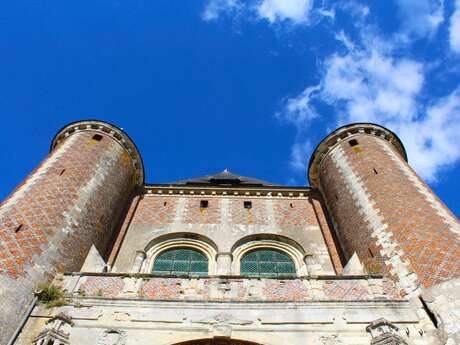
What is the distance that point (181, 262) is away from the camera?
11844mm

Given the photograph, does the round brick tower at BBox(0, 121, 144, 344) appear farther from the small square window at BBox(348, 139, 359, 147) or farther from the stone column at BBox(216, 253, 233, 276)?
the small square window at BBox(348, 139, 359, 147)

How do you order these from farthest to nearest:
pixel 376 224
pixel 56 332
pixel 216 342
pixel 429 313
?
pixel 376 224 → pixel 429 313 → pixel 216 342 → pixel 56 332

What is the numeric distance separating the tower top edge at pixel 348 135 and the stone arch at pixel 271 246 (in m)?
3.77

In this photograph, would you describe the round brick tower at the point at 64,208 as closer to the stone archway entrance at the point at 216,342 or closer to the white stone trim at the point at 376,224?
the stone archway entrance at the point at 216,342

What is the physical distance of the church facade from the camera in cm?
812

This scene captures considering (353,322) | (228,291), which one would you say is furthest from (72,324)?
(353,322)

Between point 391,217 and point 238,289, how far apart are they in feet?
14.2

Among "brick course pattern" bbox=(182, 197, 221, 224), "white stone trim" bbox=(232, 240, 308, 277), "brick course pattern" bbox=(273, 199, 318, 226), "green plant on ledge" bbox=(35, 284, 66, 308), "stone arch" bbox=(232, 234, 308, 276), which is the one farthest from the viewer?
"brick course pattern" bbox=(273, 199, 318, 226)

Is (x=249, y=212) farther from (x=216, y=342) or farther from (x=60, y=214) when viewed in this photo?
(x=216, y=342)

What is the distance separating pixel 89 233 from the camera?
1135cm

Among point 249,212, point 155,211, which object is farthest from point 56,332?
point 249,212

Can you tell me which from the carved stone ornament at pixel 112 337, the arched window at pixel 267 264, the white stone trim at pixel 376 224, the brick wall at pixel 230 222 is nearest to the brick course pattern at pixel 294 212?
the brick wall at pixel 230 222

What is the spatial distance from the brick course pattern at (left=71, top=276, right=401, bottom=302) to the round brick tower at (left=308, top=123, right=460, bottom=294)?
2.68 ft

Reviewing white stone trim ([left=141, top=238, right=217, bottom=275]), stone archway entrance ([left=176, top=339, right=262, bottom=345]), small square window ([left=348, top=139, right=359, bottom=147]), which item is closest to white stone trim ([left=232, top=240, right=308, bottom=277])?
white stone trim ([left=141, top=238, right=217, bottom=275])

• **WHAT TO WORK ON**
Rewrite all of the rows above, substituting "cylindrical brick tower" for every occurrence of "round brick tower" and leaving everything else unchanged. Omit the pictures from your answer.

• **FULL SOLUTION**
What is the distance that point (181, 262) is away from the camera?
11844mm

Given the photograph, does the cylindrical brick tower at BBox(0, 121, 144, 344) appear farther from the small square window at BBox(348, 139, 359, 147) or farther from the stone column at BBox(216, 253, 233, 276)?
the small square window at BBox(348, 139, 359, 147)

How do you order these from farthest to nearest:
pixel 376 224
pixel 56 332
pixel 216 342
pixel 429 313
?
pixel 376 224 → pixel 429 313 → pixel 216 342 → pixel 56 332

What is the numeric distance separating the tower top edge at pixel 348 135 and the stone arch at pixel 271 246 (in m)?
3.77

In this photograph, would you describe the cylindrical brick tower at the point at 64,208 as closer to the stone archway entrance at the point at 216,342 or closer to the white stone trim at the point at 376,224?
the stone archway entrance at the point at 216,342

What is the physical distance of the church facade from the camera in cm?
812

This scene captures considering (353,322) | (228,291), which one would you say is furthest from (72,324)?
(353,322)

Between point 391,217 and point 238,289, how far apart are they in feet?
14.2

Among "brick course pattern" bbox=(182, 197, 221, 224), "white stone trim" bbox=(232, 240, 308, 277), "brick course pattern" bbox=(273, 199, 318, 226), "green plant on ledge" bbox=(35, 284, 66, 308), "stone arch" bbox=(232, 234, 308, 276), which is the one farthest from the viewer?
"brick course pattern" bbox=(273, 199, 318, 226)

Is (x=249, y=212) farther from (x=216, y=342) or farther from (x=60, y=214) when viewed in this photo?
(x=216, y=342)

What is the distance separating pixel 89 233 from the camera?
1135cm

Among point 249,212, point 155,211, which object is farthest from point 56,332?
point 249,212

Can you tell me which from the carved stone ornament at pixel 112 337, the arched window at pixel 267 264, the white stone trim at pixel 376 224, the brick wall at pixel 230 222 is nearest to the brick course pattern at pixel 294 212?
the brick wall at pixel 230 222

What is the spatial distance from the brick course pattern at (left=71, top=276, right=401, bottom=302) to the cylindrical brick tower at (left=308, top=123, right=460, bottom=294)?
2.68 ft

Reviewing white stone trim ([left=141, top=238, right=217, bottom=275]), stone archway entrance ([left=176, top=339, right=262, bottom=345]), small square window ([left=348, top=139, right=359, bottom=147]), which item is closest to white stone trim ([left=232, top=240, right=308, bottom=277])?
white stone trim ([left=141, top=238, right=217, bottom=275])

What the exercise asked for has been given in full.